Love Costs Money
The author is a Russian-American woman who works and lives in Beijing
Most societies that I have encountered in my lifetime would almost certainly accept the following famously clichéd quote, “Money can’t buy love.” Most people think of marriage as a sacred love contract, and in modern East and West European, North and South American societies, individuals simply do not wish to settle for a loveless life-long partnership. We are about to discuss the kind of love that one feels towards a person who is not related through family ties. If you are a wealthy, Western male who has had a history of bad luck with love, do not despair. There is a perfect place for you with an abundance of eternal love for sale. Welcome to China!

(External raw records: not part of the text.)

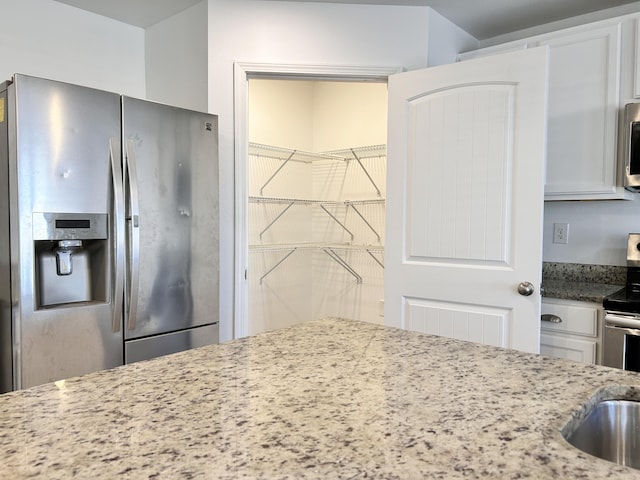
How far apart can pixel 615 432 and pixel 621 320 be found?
131 cm

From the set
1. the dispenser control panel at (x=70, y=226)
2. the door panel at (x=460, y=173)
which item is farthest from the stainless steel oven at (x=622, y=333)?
the dispenser control panel at (x=70, y=226)

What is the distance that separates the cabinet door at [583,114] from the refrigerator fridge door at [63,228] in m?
2.13

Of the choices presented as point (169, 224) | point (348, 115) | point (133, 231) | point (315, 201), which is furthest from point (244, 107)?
point (315, 201)

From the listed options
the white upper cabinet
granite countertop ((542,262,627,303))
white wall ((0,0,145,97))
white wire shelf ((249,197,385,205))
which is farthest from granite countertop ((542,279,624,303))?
white wall ((0,0,145,97))

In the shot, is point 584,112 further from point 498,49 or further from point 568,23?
point 568,23

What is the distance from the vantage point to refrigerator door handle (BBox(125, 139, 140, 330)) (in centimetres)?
195

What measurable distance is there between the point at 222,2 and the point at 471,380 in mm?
2353

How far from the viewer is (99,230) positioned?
1.87m

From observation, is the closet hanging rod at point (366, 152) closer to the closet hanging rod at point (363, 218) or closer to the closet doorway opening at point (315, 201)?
the closet doorway opening at point (315, 201)

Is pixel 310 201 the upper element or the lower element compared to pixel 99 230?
upper

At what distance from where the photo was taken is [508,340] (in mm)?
2152

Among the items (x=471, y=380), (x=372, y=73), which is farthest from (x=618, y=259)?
(x=471, y=380)

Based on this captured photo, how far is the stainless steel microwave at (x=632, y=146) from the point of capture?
6.86 ft

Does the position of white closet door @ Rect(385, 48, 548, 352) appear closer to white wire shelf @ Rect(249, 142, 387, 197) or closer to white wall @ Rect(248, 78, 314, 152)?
white wire shelf @ Rect(249, 142, 387, 197)
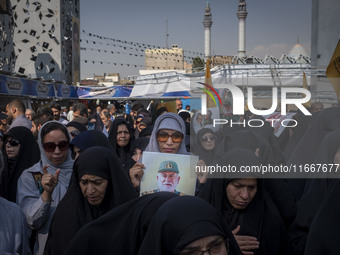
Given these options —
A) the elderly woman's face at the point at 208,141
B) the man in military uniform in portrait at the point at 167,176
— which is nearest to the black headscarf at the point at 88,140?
the man in military uniform in portrait at the point at 167,176

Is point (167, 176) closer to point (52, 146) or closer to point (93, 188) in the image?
point (93, 188)

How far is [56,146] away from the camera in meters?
3.10

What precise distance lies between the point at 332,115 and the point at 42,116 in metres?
3.94

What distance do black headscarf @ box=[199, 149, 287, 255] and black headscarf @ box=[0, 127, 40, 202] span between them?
192cm

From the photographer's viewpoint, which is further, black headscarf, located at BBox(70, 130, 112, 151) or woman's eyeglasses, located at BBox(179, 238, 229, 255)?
black headscarf, located at BBox(70, 130, 112, 151)

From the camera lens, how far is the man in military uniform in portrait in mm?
2818

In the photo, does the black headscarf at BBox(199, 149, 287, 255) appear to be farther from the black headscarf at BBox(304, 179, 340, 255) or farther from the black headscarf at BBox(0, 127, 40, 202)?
the black headscarf at BBox(0, 127, 40, 202)

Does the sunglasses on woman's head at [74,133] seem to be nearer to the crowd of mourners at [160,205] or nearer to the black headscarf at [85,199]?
the crowd of mourners at [160,205]

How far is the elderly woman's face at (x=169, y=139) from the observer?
3.64 meters

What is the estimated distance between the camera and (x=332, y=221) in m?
2.02

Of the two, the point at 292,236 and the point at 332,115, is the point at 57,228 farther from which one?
the point at 332,115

In China the meaning of the previously mentioned quote is completely reversed. Money can indeed buy love! What is rather fascinating regarding this issue is the fact that love has acquired an entirely different definition in China. According to a Thesaurus dictionary love is defined as “an intense feeling of deep affection.” This feeling is familiar to most people as any other natural human emotion. A close friend has once explained to me in simple Chinese, “love in China carries a meaning that is different to that in the West.” Before a woman can grant her love to a man she must ask, “Can you buy me a home? And what about a car?” If the answer is “yes,” sold!
It is true that this pattern is undergoing a change. More and more Chinese women earn their own income and learn not to rely on men’s financial umbrella. Unfortunately, most Chinese women remain seeking material love.
This interesting characteristic of Chinese women has posed a small, but comical problem for Western women who reside in China and encounter Chinese men in their daily lives. One wealthy, yet physically repulsive Chinese man asked me, “What kind of cars do you like?” “Hm, let’s see, I like Porsche,” I replied. “I will buy you one, but you have to marry me!” “Well, that will never happen because I am already in love with my boyfriend and I hope to marry him!” “But, he can’t buy you a house or a car, how can you be in love him?”
What was even more frustrating is that no matter how hard I tried to explain to this man what love meant to me, he just did not understand. This was not an issue of a language barrier, but a matter of a different mindset.
It would be difficult to speculate whether this kind of a mindset will change for a few more decades. Women seem to have equal opportunities in China; some become CEO’s of corporations and succeed as business owners. Oppression over women is no longer a sufficient explanation for why so many rely on their husband for financial assurance. The fact that so many women remain dependent on fortunes from a marriage is deeply embedded in the culture, but may also have something to do with the Chinese education system, which is another immensely interesting subject to discuss.